Another Brick...

 

Continuing on the theme of my disappearing - inevitable, I know - youth; or at least the landmarks that still fix that period in my mind, I refer you to the potential destruction of one of my favourite haunts, and a beautiful piece of 1930s architecture to boot: Thimblemill Baths in what is today Warley, West Midlands. I used to swim a heck of a lot when I was a youth, as well as cycling daily. I had a round of baths through the week: Saturday was Harborne, where my uncle Godfrey and I would just power through length after length for an hour or hour and-a-half; Sunday was the lovely Rolfe Street baths in Smethwick for a more leisurely pootle about in the warm waters of the small pool - I could do two lengths underwater there, and it was the place I learned to swim - although I did once try the big pool there which was bloody freezing! 

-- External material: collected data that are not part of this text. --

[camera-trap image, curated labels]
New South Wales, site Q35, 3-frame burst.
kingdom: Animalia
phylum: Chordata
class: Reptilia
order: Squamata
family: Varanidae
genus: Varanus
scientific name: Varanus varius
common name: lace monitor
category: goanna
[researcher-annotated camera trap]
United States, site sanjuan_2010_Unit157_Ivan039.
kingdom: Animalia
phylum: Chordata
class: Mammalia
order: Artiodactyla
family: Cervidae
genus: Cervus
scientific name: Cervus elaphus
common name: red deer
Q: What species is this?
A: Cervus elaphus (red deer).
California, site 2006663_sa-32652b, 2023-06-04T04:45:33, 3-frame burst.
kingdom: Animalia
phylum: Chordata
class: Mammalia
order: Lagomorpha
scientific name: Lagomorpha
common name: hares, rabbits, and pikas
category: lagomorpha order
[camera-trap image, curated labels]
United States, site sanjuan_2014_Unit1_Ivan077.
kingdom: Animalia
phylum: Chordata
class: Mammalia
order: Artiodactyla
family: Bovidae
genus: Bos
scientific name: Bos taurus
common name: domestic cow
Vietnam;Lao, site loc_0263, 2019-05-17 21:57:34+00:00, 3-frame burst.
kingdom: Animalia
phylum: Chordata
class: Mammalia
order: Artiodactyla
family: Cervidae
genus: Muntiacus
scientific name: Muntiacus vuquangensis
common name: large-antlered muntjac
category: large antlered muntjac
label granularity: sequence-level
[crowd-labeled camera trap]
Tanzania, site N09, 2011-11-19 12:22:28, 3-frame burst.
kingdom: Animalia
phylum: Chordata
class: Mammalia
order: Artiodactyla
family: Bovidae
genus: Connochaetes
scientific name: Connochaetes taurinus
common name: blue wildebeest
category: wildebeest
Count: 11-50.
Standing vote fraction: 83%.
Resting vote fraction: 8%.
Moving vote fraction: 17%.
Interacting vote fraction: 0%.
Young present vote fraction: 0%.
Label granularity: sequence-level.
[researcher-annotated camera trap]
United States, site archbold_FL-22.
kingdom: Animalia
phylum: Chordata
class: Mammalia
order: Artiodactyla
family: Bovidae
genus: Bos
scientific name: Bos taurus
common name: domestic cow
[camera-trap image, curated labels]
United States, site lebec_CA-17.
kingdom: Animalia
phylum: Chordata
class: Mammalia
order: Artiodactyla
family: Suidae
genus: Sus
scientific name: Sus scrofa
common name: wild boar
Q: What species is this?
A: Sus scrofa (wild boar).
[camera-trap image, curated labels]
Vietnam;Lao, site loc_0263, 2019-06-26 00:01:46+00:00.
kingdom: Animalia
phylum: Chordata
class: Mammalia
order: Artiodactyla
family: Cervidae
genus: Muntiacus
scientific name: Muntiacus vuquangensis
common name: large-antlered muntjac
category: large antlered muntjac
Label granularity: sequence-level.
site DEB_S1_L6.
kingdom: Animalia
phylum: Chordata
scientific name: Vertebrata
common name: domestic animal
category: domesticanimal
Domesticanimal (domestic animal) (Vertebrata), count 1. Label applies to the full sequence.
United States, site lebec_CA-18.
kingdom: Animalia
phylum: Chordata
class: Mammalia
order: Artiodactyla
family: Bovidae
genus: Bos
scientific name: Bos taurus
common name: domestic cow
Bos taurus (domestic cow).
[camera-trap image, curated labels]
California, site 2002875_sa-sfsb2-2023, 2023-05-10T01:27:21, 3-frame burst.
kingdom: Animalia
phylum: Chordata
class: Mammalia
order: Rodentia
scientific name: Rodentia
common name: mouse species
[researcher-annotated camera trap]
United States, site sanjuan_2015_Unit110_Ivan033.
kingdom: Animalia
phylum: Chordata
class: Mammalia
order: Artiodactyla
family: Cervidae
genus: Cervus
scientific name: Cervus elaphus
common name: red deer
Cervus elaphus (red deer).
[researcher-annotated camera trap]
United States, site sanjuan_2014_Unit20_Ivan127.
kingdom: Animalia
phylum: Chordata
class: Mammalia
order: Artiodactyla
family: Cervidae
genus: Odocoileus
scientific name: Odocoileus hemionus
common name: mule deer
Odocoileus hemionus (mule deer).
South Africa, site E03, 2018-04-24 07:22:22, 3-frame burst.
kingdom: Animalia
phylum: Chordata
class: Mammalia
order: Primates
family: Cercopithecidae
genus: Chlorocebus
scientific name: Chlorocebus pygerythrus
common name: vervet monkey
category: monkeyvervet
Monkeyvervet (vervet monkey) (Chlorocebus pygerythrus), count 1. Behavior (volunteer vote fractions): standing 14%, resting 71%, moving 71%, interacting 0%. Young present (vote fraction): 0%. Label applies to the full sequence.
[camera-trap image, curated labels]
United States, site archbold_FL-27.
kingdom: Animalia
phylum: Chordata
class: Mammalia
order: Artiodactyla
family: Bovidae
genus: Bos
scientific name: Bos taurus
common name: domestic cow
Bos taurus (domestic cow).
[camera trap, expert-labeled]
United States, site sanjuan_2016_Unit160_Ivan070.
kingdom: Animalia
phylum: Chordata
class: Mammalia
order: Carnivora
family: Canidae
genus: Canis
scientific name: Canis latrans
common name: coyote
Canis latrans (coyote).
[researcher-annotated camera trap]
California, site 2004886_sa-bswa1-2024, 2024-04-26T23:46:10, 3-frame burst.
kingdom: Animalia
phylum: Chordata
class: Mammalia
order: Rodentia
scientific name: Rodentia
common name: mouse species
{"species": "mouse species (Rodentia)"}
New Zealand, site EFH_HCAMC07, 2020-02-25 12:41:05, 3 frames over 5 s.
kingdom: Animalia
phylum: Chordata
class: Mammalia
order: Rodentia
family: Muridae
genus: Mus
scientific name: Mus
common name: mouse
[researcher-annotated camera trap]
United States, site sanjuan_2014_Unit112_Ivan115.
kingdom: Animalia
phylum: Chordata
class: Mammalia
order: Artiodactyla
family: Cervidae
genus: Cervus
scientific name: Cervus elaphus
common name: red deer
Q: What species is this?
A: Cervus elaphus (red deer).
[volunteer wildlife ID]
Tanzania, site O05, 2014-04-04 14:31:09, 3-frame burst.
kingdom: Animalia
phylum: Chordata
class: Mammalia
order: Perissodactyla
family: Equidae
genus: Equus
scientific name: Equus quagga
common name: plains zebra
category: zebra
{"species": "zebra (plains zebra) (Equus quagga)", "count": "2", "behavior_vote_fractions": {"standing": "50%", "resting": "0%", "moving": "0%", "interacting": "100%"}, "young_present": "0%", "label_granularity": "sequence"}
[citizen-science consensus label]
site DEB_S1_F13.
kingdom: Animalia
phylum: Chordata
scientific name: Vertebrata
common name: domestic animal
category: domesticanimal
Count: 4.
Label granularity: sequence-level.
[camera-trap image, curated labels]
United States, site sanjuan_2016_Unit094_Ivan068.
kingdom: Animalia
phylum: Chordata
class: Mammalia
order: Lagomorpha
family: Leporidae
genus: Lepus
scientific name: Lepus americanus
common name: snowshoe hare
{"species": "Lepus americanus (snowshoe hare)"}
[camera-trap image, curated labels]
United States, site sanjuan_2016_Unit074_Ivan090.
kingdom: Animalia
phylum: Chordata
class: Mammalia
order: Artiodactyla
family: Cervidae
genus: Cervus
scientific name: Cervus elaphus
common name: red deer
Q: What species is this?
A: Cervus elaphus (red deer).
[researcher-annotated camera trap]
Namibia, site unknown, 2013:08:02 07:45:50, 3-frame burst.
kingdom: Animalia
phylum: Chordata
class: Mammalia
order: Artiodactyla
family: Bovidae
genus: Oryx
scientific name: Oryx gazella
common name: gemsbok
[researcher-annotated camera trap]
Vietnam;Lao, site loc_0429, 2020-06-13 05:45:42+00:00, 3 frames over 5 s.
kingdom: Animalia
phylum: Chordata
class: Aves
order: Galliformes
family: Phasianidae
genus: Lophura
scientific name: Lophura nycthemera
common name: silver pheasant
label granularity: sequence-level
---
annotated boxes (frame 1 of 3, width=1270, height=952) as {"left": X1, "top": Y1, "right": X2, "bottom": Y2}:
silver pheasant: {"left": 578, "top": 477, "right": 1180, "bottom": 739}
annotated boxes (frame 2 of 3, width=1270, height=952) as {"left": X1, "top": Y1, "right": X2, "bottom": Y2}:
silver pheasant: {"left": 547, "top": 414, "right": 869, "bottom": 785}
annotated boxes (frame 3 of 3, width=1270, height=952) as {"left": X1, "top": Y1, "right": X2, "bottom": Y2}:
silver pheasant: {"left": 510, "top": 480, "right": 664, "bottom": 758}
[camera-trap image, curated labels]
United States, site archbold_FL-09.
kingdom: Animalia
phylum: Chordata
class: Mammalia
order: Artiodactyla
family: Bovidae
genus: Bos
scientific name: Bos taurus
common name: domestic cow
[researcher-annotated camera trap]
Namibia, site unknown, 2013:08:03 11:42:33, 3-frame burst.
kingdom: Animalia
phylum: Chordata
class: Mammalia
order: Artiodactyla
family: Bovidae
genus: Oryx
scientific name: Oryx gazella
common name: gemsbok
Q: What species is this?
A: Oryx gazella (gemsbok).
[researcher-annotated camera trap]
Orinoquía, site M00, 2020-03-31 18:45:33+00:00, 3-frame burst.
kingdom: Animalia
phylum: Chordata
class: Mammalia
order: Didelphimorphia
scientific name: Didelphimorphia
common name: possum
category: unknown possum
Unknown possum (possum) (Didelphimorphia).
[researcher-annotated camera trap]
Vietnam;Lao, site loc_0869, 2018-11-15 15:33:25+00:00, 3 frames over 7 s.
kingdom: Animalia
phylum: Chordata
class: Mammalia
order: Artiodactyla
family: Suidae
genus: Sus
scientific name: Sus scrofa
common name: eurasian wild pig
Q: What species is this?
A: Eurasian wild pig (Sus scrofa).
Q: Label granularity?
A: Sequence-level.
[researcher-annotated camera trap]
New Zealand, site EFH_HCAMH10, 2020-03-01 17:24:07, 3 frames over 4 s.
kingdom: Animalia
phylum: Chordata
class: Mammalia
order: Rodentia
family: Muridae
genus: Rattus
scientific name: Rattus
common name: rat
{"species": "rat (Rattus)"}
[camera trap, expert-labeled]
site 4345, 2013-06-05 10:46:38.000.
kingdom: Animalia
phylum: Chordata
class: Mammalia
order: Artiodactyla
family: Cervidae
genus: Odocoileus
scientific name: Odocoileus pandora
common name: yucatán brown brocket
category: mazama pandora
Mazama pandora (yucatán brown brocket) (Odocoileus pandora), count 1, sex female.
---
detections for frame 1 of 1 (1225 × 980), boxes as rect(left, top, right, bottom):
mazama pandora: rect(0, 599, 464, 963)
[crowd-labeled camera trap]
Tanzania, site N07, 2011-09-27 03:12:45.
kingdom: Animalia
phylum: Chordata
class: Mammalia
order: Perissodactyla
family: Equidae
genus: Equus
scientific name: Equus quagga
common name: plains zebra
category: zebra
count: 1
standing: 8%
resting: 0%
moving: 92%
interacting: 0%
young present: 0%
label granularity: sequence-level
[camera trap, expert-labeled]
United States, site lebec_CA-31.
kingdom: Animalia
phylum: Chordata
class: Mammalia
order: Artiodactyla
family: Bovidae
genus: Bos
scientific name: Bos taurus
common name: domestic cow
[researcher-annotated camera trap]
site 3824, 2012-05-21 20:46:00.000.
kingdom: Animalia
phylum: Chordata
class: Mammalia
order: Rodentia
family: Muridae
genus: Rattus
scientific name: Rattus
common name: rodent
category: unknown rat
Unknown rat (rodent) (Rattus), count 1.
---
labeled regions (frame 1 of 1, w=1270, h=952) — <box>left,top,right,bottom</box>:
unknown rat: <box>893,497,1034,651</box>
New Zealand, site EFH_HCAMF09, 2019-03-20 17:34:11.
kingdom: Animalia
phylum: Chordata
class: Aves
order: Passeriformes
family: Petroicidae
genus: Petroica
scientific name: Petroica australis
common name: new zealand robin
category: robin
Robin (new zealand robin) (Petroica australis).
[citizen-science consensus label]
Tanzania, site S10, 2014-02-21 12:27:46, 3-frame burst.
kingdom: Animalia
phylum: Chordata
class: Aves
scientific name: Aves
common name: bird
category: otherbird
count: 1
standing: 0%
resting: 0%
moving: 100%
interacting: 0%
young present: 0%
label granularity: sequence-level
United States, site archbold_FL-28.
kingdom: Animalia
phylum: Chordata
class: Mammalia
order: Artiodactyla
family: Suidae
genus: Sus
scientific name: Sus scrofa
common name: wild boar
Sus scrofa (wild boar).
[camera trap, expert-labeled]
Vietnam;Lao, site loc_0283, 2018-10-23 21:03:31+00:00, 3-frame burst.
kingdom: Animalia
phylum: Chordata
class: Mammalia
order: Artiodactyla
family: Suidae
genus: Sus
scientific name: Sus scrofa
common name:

On Mondays, when I was still at school, at least, it was back to Harborne; but Thursday evenings were spent at Thimblemill, the biggest pool of them all; not quite Olympic-sized, but pretty darned big. As time went on there were other pools I used to visit, but the two best were the biggest and the smallest: Thimblemill and Rolfe Street. The Rolfe Street building has long since been dismantled and rebuilt at the Black Country Museum at Tipton: however, dear reader, Rolfe Street was in Smethwick and therefore emphatically not part of the Black Country, despite the softening of boundary concepts these days. Those of us that hail from those parts care about such stuff!

There is a Change.org petition out there, which aims to preserve the building from the potential ravages of some anonymous, dickhead private developer, when it hits the auctions. The Peoples' Orchestra want to save it as a concert hall. It was famous locally for decades as a music venue: even The Who played there in the early days. For years, a floor used to be put in over the drained pool for performances and dances: Jane went there in the sixties, and my parents in the fifties before that; so the renaissance of the place as a concert venue seems appropriate. Pity about the pool, but hey, you can't have everything. Please support the petition: it really is a worthy one, and would at least knock a brick out of the wall occluding my youth...

Comments

  1. From memory after working there (well for the Leisure Trust) I think it's a listed building so hopefully will be preserved!